# Source texts of formatted documents
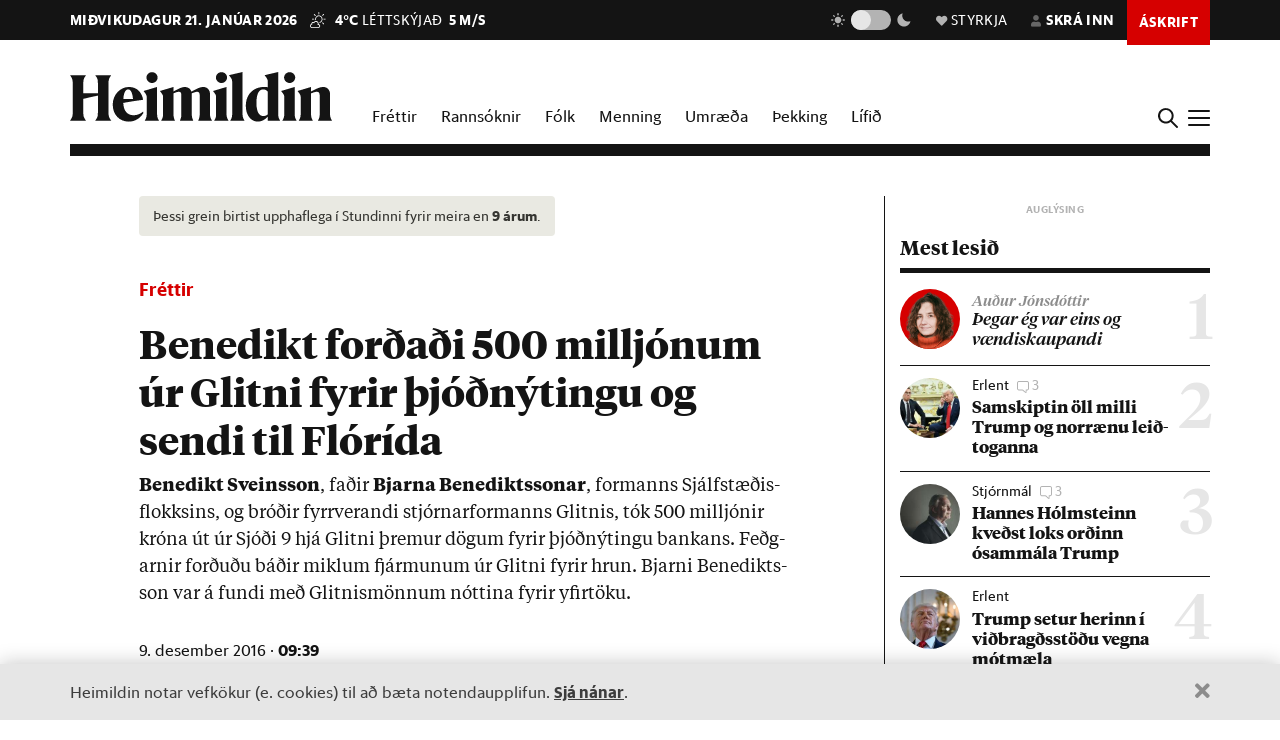

--- FILE ---
content_type: text/css
request_url: https://cdn.heimildin.is/heimildin/static/site/css/print.css
body_size: 1494
content:
@import url('https://cdn.heimildin.is/heimildin/static/site/fonts/fonts.css?v=10012020');

:root {
    --red: rgb(240, 78, 35);
    --black: rgb(20, 25, 30);
    --offblack: rgb(40, 50, 60);
    --darkgrey: rgb(90, 100, 110);
    --grey: rgb(120, 130, 140);
    --midgrey: rgb(165, 175, 185);
    --lightgrey: rgb(200, 208, 216);
    --bg: rgb(230, 235, 240);
    --offwhite: rgb(240, 244, 248);
    --white: rgb(255, 255, 255);
    --yellow: rgb(255, 215, 0);
    --cyan: rgb(0, 174, 141);
    --blue: rgb(0, 179, 227);
    --green: rgb(75, 190, 75);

# Assignment
If a record holds a picture, leave the picture out, but repeat every line exactly.

# Exercise output
--- FILE ---
content_type: text/css
request_url: https://cdn.heimildin.is/heimildin/static/site/css/print.css
body_size: 1494
content:
@import url('https://cdn.heimildin.is/heimildin/static/site/fonts/fonts.css?v=10012020');

:root {
    --red: rgb(240, 78, 35);
    --black: rgb(20, 25, 30);
    --offblack: rgb(40, 50, 60);
    --darkgrey: rgb(90, 100, 110);
    --grey: rgb(120, 130, 140);
    --midgrey: rgb(165, 175, 185);
    --lightgrey: rgb(200, 208, 216);
    --bg: rgb(230, 235, 240);
    --offwhite: rgb(240, 244, 248);
    --white: rgb(255, 255, 255);
    --yellow: rgb(255, 215, 0);
    --cyan: rgb(0, 174, 141);
    --blue: rgb(0, 179, 227);
    --green: rgb(75, 190, 75);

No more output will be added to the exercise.